Kelemahan antropometri antara lain yaitu tidak sensitif, artinya tidak dapat
mendeteksi status gizi dalam waktu singkat. Faktor di luar gizi (penyakit, genetik
dan penurunan penggunaan energi) dapat menurunkan spesifikasi dan sensitivitas
pengukuran antropometri. Kesalahan yang terjadi pada saat pengukuran dapat
mempengaruhi presisi, akurasi dan validitas pengukuran antropometri. Kesalahan
ini terjadi karena latihan petugas yang tidak cukup, kesalahan alat atau kesulitan
pengukuran (Istiany dkk, 2013).
Dibandingkan dengan metode lainnya, pengukuran antropometri lebih
praktis untuk menilai status gizi (khususnya KEP) di masyarakat. Ukuran tubuh
yang biasanya dipakai untuk melihat pertumbuhan fisik adalah berat badan (BB),
tinggi badan (TB), lingkar lengan atas (LILA), lingkar kepala (LK), tebal lemak
dibawah kulit (TL) dan pengukuran tinggi lutut. Penilaian status gizi antropometri
disajikan dalam bentuk indeks misalnya BB/U, TB/U, PB/U, BB/TB, IMT/U
(Aritonang, 2013).
Ada beberapa penilaian status gizi dapat diterapkan yaitu :
1) Skrining atau penapisan, adalah status gizi perorangan untuk
keperluan rujukan dari kelompok atau puskesmas dalam kaitannya
dengan suatu tindakan atau intervensi.
2) Pemantauan pertumbuhan yang berkaitan dengan kegiatan
penyuluhan.
3) Penilaian status gizi pada kelompok masyarakat yang dapat
digunakan untuk mengetahui hasil suatu program sebagai bahan
perencanaan suatu program (aritonang, 2013).
2.2 Jenis – Jenis Debu

Menurut macamnya, debu diklasifikasikan atas 3 jenis yaitu (Walangare et


al., 2013) :

a.
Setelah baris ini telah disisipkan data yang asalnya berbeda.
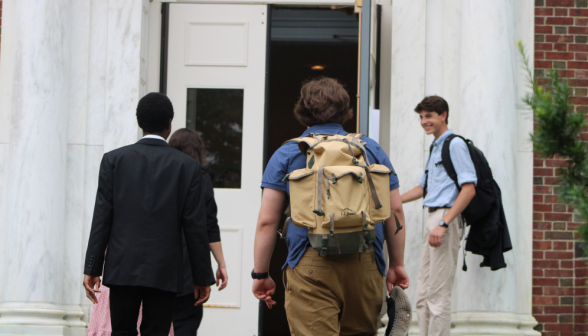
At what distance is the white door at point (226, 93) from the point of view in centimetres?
623

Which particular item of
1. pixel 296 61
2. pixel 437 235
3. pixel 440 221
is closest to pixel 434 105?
pixel 440 221

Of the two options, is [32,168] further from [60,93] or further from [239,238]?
Answer: [239,238]

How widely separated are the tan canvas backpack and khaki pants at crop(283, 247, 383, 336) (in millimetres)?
121

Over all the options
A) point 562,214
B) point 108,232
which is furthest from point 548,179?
point 108,232

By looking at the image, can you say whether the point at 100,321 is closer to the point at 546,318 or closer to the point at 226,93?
the point at 226,93

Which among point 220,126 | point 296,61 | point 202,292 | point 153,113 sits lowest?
point 202,292

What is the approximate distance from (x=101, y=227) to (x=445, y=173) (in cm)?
270

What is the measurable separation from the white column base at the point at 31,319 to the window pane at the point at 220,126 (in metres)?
1.82

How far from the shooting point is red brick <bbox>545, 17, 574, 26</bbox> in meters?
6.01

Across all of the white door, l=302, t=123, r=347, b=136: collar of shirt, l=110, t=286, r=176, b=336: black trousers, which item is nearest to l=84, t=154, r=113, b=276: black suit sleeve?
l=110, t=286, r=176, b=336: black trousers

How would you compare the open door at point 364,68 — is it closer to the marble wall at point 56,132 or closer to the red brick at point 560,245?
the red brick at point 560,245

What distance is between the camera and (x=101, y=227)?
10.7 feet

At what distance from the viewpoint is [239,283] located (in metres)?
6.09

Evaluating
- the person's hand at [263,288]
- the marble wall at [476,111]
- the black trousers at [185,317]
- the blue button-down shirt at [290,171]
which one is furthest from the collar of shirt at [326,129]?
the marble wall at [476,111]
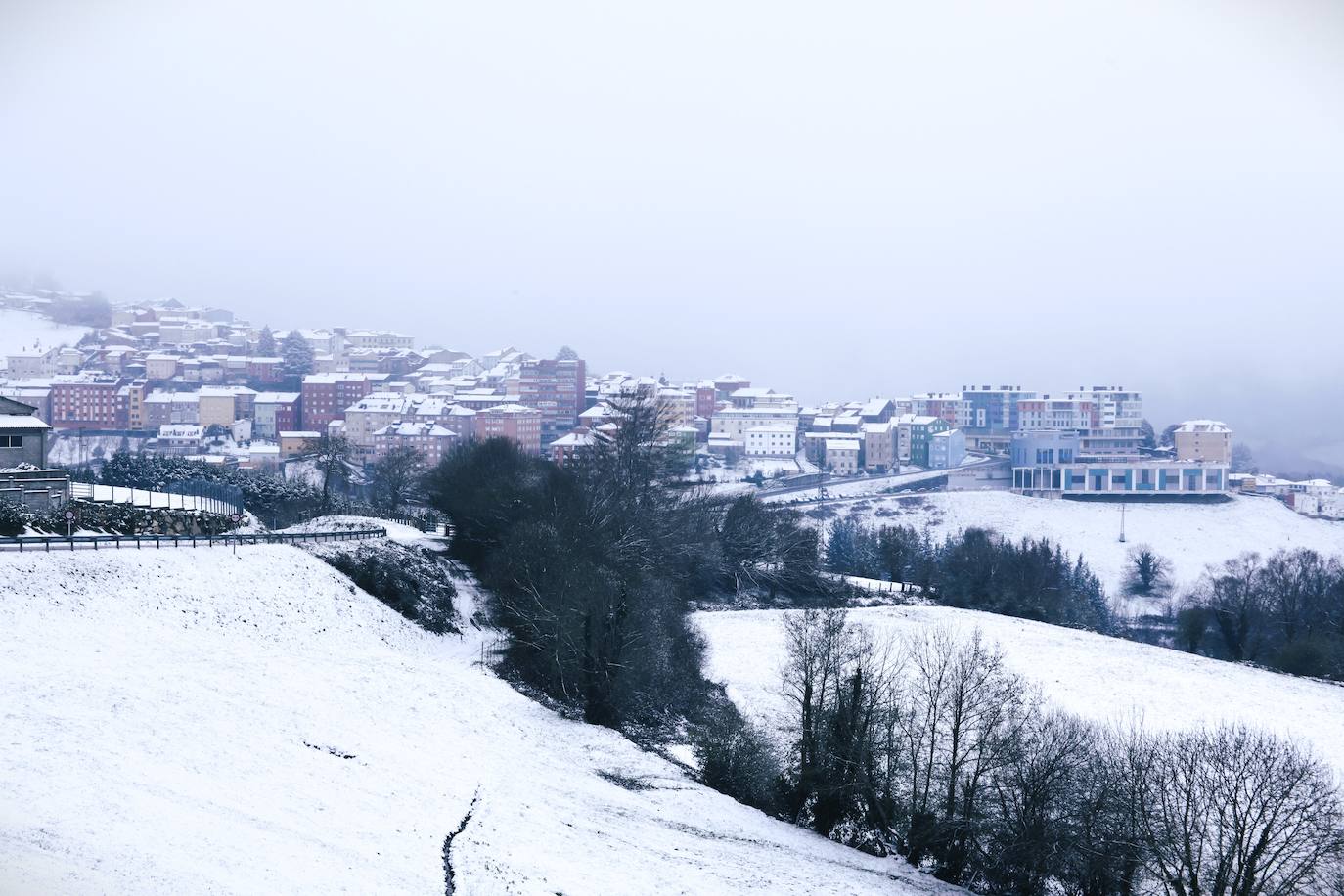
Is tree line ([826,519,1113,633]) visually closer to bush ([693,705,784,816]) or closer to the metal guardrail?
the metal guardrail

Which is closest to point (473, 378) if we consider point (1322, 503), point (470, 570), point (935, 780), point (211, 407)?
point (211, 407)

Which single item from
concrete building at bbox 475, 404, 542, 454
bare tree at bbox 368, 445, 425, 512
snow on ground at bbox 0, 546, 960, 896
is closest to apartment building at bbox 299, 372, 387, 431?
concrete building at bbox 475, 404, 542, 454

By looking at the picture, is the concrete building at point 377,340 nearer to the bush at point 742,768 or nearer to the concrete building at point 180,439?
the concrete building at point 180,439

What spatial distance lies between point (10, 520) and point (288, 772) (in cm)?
1650

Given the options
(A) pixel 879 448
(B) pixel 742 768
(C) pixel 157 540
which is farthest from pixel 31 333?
(B) pixel 742 768

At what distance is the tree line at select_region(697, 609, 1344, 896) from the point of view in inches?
686

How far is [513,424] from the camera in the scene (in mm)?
129125

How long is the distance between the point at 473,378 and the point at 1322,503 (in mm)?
112588

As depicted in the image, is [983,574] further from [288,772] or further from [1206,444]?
[1206,444]

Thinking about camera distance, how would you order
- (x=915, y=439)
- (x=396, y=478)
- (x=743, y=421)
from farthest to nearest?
(x=743, y=421) → (x=915, y=439) → (x=396, y=478)

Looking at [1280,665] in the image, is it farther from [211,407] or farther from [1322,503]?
[211,407]

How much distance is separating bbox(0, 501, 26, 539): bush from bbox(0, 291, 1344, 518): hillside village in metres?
65.0

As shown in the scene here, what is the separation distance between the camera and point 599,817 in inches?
726

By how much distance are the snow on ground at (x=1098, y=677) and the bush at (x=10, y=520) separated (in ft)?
64.3
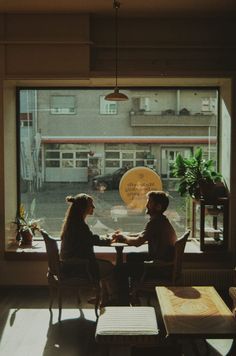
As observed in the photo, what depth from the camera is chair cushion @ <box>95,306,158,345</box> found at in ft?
12.0

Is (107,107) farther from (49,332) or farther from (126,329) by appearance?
(126,329)

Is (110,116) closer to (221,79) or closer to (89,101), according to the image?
(89,101)

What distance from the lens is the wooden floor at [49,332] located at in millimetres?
4375

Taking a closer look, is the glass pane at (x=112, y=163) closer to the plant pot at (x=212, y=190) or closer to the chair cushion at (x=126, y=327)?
the plant pot at (x=212, y=190)

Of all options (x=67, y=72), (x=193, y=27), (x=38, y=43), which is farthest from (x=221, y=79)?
(x=38, y=43)

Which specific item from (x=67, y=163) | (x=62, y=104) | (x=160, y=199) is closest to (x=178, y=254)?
(x=160, y=199)

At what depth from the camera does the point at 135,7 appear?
5.96m

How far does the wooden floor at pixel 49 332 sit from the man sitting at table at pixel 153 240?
2.06ft

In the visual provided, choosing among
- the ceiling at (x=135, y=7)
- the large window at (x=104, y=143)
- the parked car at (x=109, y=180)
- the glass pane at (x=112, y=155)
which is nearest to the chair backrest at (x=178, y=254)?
the large window at (x=104, y=143)

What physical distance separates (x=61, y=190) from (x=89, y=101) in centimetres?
132

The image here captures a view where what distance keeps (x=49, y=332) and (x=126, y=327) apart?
135cm

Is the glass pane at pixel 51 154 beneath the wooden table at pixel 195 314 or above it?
above

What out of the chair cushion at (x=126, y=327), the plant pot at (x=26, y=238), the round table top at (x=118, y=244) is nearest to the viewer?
the chair cushion at (x=126, y=327)

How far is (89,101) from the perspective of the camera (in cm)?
700
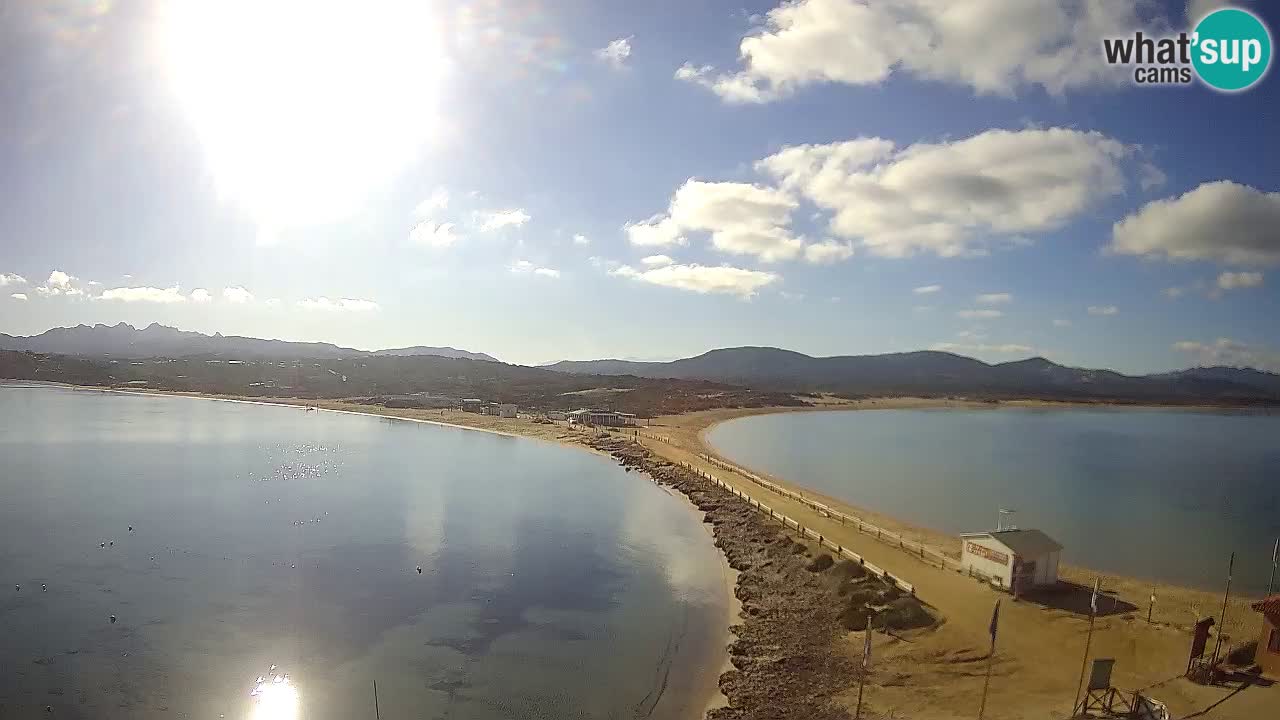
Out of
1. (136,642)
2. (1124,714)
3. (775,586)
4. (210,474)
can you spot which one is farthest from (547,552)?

Debu organik adalah debu yang berasal dari makhluk hidup (debu
kapas, debu daun-daunan, tembakau dan sebagainya).
b. Debu metal adalah debu yang di dalamnya terkandung unsur-unsur
logam (Pb, Hg, Cd, dan Arsen)
c. Debu mineral ialah debu yang di dalamnya terkandung senyawa
kompleks (SiO2, SiO3, dll).

Debu memiliki karakter atau sifat yang berbeda-beda, antara lain debu
fisik (debu tanah, batu, dan mineral), debu kimia (debu organik dan anorganik),
dan debu biologis (virus, bakteri, kista), debu eksplosif atau debu yang mudah
terbakar (batu bara, Pb), debu radioaktif (uranium, plutonium), debu inert (debu
yang tidak bereaksi kimia dengan zat lain) (Wardhana, 1994).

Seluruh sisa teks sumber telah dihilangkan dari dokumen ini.